What’s next for Everquest?
Why Everquest Next is!


That vague “bigger, better, different” mantra that seems to be all the craze of MMO developers everywhere, was heard once again during Sony Online Entertainment’s Annual SOE Live convention in Las Vegas. CEO John Smedley made Peter-Molyneux-esque claims about the latest, blandly-named addition to the Everquest franchise including such bold statements as “biggest sandbox MMO ever created” and “something the MMO world has never seen before”.

I apologize in advance for using Everquest’s news as a soapbox rant about the current state of MMORPG’s, but this seems appropriate. Way back when, I lost my social life and many hours of my time wandering around Norrath in one of the worst experience grinds known to MMORPG history.

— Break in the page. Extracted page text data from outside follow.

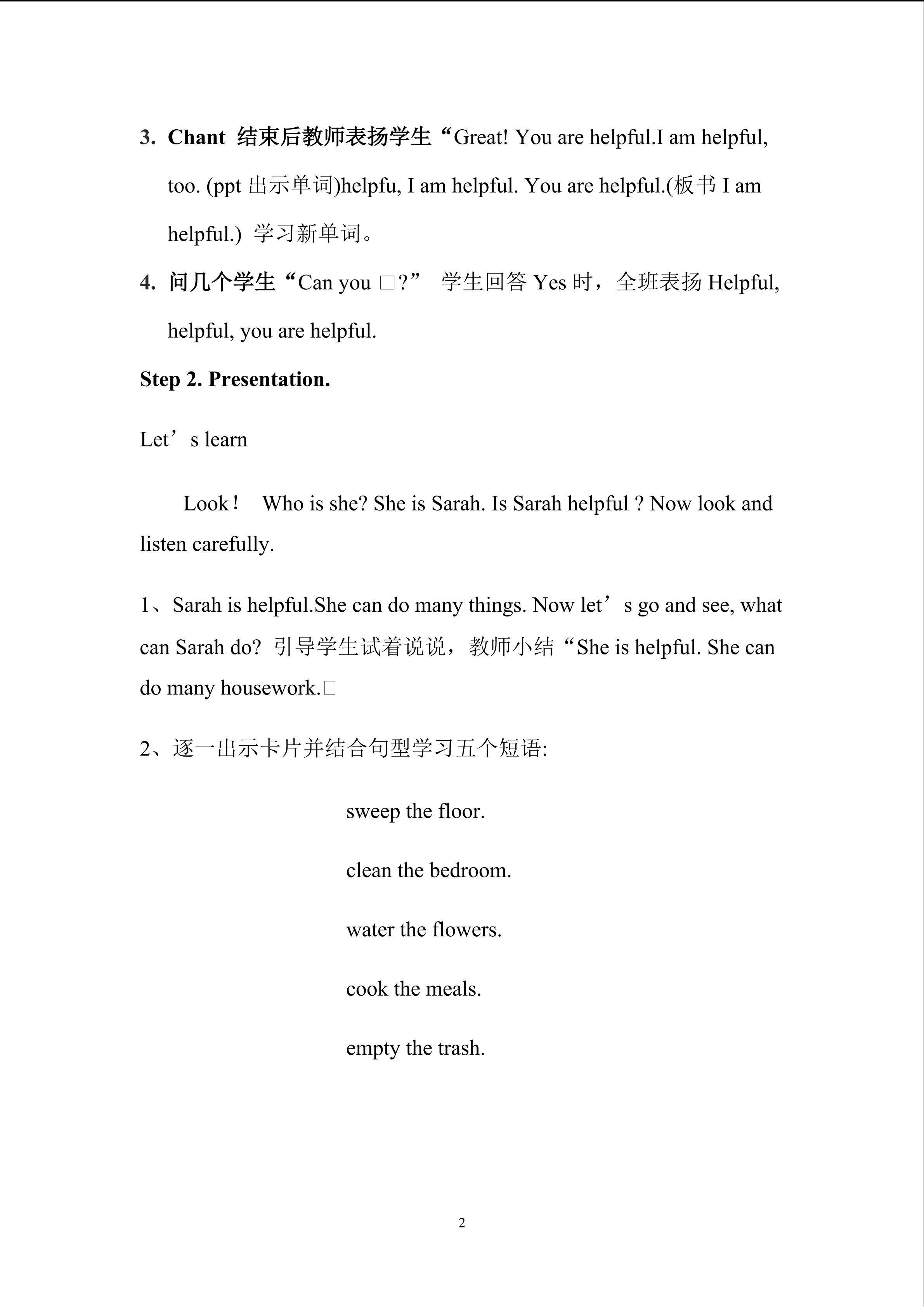 3. Chant 结束后教师表扬学生“Great! You are helpful.I am helpful, too. (ppt 出示单词)helpfu, I am helpful. You are helpful.(板书 I am helpful.) 学习新单词。

4. 问几个学生“Can you □?” 学生回答 Yes 时，全班表扬 Helpful, helpful, you are helpful.

Step 2. Presentation.

Let’s learn

Look！ Who is she? She is Sarah. Is Sarah helpful ? Now look and listen carefully.

1、Sarah is helpful.She can do many things. Now let’s go and see, what can Sarah do? 引导学生试着说说，教师小结“She is helpful. She can do many housework.□

2、逐一出示卡片并结合句型学习五个短语:

sweep the floor.

clean the bedroom.

water the flowers.

cook the meals.

empty the trash.

2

Everquest Next will undoubtedly be huge, probably bigger than World of Warcraft’s Azeroth, but I don’t buy the “something the MMO world has never seen before” claim. MMORPG’s will always have the same formula and that includes the experience grind. I would love to see some new, radical way of character development and gaining experience. A magical leveling method that’s transparent to the game and rewards you for properly role-playing your character, but honestly I don’t think that will happen.

The problem stems from the “MMO” aspect of the game. A multiplayer framework has to play differently than a single player game, especially when upwards of millions of people are involved. There has to be a lot of ways to advance your character otherwise everyone will be standing in line waiting to smack the same orc, get bored and leave. Thousands of quests/options will create repetition at some point. Whether it’s killing 10 of this or delivering messages or viewing vistas, you’ll inevitably end up doing a lot of the same stuff in the game.

These options will narrow further by the hardcore stat junkies who reduce the game’s emersion to just number crunching. Everyone’s interested in the best ways to level their character and thus the optimal quests will be discovered and followed. It’s the simple premise that if gray rats are worth more experience, no one will bother with brown rats.

I don’t have the answers on how to fix this. How about Sony? Well, looking at their history, Everquest is a 13-year-old game with 18 expansions and is still played to date. That’s quite impressive. On the other hand, Everquest II was overshadowed by the World of Warcraft behemoth. I’m too cynical to get my hopes up but I’m interested to see what SOE has in store for us.